There is also a good deal of coverage of the impact of the strategic bombing campaign, an extremely novel form of warfare at the time, on the aircrews that performed it.
The bulk of the book, of course, covers the actual raid(s; Dresden was hit in 3 waves, and it is the later waves for a lot of people that elevate this to an atrocity) themselves and the immediate aftermath for the folks on the ground.
It’s grim reading.
I think the book gives a decent, unbiased presentation of the post-war controversy over the bombing, which has a range of opinions from “This was so egregious a warcrime, it was literally worse than anything the Nazis themselves did” to “fuck them Kraut cocksuckers, nothing bad enough could be done to them”. It also doesn’t really reveal where the author’s opinion lies, a wise choice, I think.

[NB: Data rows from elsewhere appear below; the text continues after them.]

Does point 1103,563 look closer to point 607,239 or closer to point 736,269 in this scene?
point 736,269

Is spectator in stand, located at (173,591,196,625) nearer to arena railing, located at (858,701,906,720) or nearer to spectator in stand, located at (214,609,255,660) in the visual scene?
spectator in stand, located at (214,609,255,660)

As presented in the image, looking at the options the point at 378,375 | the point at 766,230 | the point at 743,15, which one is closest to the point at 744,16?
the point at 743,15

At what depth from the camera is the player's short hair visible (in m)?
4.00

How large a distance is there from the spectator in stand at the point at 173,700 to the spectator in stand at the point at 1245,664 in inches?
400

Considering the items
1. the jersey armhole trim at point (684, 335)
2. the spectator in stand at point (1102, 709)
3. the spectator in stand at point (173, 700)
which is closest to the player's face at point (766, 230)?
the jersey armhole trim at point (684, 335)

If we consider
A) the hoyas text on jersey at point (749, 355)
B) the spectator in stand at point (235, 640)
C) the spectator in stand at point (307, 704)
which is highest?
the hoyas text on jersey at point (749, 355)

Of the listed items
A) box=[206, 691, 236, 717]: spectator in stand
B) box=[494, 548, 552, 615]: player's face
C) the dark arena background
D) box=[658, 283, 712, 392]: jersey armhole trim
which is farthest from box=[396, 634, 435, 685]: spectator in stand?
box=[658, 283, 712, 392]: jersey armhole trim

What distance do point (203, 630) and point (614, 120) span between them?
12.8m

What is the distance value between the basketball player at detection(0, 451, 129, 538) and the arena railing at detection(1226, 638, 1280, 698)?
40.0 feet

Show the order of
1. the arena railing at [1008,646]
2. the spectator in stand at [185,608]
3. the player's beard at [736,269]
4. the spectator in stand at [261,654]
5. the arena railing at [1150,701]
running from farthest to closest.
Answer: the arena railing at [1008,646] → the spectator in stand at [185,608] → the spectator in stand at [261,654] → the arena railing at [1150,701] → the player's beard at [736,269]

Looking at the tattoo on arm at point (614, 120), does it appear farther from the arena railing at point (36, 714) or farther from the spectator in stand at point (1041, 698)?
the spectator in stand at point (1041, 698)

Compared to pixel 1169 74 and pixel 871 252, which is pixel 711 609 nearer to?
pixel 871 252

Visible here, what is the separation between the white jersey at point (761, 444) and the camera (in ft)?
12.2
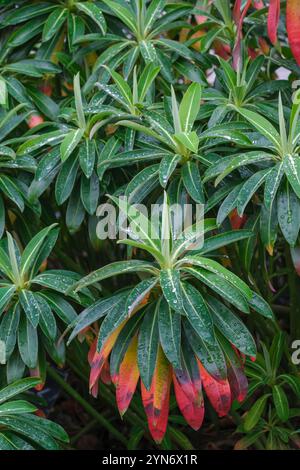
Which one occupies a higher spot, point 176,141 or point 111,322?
point 176,141

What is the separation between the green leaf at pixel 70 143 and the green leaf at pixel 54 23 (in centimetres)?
36

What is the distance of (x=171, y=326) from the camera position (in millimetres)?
1606

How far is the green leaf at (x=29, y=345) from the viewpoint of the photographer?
5.70ft

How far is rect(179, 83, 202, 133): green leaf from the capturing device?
70.7 inches

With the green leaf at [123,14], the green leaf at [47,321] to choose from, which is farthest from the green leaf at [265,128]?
the green leaf at [47,321]

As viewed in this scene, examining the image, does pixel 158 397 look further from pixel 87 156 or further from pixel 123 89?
pixel 123 89

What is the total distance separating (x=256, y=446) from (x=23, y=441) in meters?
0.82

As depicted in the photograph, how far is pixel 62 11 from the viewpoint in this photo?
7.09 ft

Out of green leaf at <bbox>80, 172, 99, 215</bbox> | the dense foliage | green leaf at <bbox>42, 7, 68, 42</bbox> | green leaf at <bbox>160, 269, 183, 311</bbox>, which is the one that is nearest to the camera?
green leaf at <bbox>160, 269, 183, 311</bbox>

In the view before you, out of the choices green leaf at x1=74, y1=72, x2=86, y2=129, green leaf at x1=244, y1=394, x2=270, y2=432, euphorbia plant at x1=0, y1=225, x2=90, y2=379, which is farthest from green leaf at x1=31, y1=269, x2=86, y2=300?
green leaf at x1=244, y1=394, x2=270, y2=432

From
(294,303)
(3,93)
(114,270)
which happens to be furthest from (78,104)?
(294,303)

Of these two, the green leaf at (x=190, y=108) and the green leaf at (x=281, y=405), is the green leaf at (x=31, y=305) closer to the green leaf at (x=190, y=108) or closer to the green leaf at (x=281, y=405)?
the green leaf at (x=190, y=108)

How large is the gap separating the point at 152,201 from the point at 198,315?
0.38 metres

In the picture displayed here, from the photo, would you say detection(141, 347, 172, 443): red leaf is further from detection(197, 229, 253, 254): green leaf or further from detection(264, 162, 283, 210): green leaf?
detection(264, 162, 283, 210): green leaf
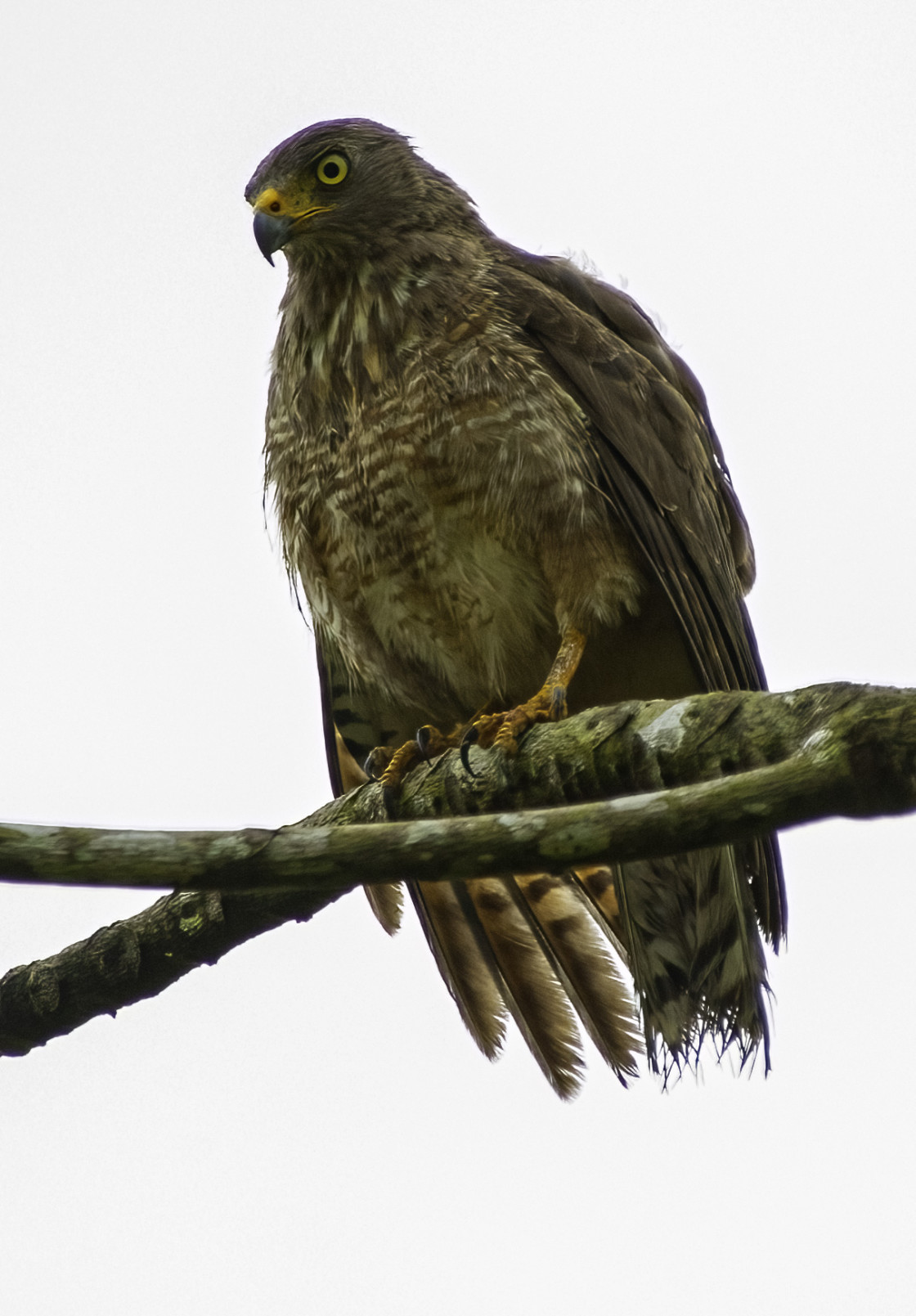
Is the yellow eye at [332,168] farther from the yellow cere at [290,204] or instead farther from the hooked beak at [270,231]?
the hooked beak at [270,231]

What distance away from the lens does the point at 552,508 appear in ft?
13.8

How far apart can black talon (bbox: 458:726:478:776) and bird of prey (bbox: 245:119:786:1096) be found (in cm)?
1

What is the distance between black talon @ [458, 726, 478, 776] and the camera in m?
3.72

I came away from the reading primarily with a sense of “what a fucking loss” which, to be fair, is how I feel after reading almost any history book written about events during war. Did each of the many, many tens of thousands of dead deserve to die because they were citizens of a brutal, exterminationist regime that started the war they were now losing so badly? What about the few Jews who had managed to survive in the city to that point, did they deserve to be murdered by the Allies? Did the tens of thousands of young men who died in airplanes dropping bombs deserve it? Was turning hundreds of years of rich history to ash necessary to the cause of defeating Nazi Germany?
Who the fuck knows, man. The book rightly doesn’t try to answer that question, it just presents the facts very well, in a readable fashion, and explains the postwar controversy positions well. And I’m very glad the sadly beautiful ending chapter about how Dresden commemorates the bombing every year was included, because it gave a slight bit of cheer to a book that would’ve otherwise put me in a funk for a week.